Common Property Division Issues in Pennsylvania Divorce

Dividing property during a divorce is one of the most complex and emotionally charged parts of the process. In Pennsylvania, marital property is divided according to equitable distribution, which means the court aims for fairness—not necessarily an equal 50/50 split.

Couples often face unexpected challenges when determining what is considered marital property, how it should be valued, and who should receive what. Understanding these common property division issues can help you prepare for negotiations or court proceedings—and protect your financial future.

At the Law Office of Joanne E. Kleiner, we’ve helped individuals throughout Montgomery, Bucks, and Philadelphia counties navigate the legal and practical realities of divorce for more than 35 years. Here are some of the most frequent concerns clients face when dividing property during a Pennsylvania divorce.

1. Determining What Counts as Marital Property

One of the first steps in property division is identifying what belongs to the marital estate. In Pennsylvania, marital property generally includes all assets acquired by either spouse during the marriage, regardless of whose name is on the title.

Common examples of marital property include:

  • Income earned by either spouse during the marriage
  • Homes, vehicles, and other real estate
  • Retirement accounts, pensions, and investment portfolios
  • Businesses started or expanded during the marriage
  • Personal property, such as jewelry, furniture, or art
  • Debts incurred by either spouse during the marriage

On the other hand, non-marital property may include:

  • Assets acquired before the marriage
  • Inheritances received by one spouse
  • Gifts given to one spouse by someone other than the other spouse
  • Certain personal injury settlements

However, these boundaries can blur. If non-marital assets were combined with marital ones—such as a spouse depositing inheritance money into a joint bank account—the court may consider it marital property. This process is called commingling and often leads to disputes during divorce.

• [Exercise directions] Summarize the passage on property division in Pennsylvania divorce in two sentences. The listing that follows is not needed for this work.

• [Data block]

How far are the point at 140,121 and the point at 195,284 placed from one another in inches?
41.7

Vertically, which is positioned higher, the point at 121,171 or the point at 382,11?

• [Full output] Pennsylvania divides marital property by equitable distribution, meaning the court aims for fairness rather than necessarily an equal split. Marital property generally includes assets either spouse acquired during the marriage regardless of whose name is on the title, while non-marital property may include assets from before the marriage, inheritances, gifts from someone other than the other spouse, and certain personal injury settlements, though combining such assets with marital ones (commingling) may lead the court to treat them as marital property.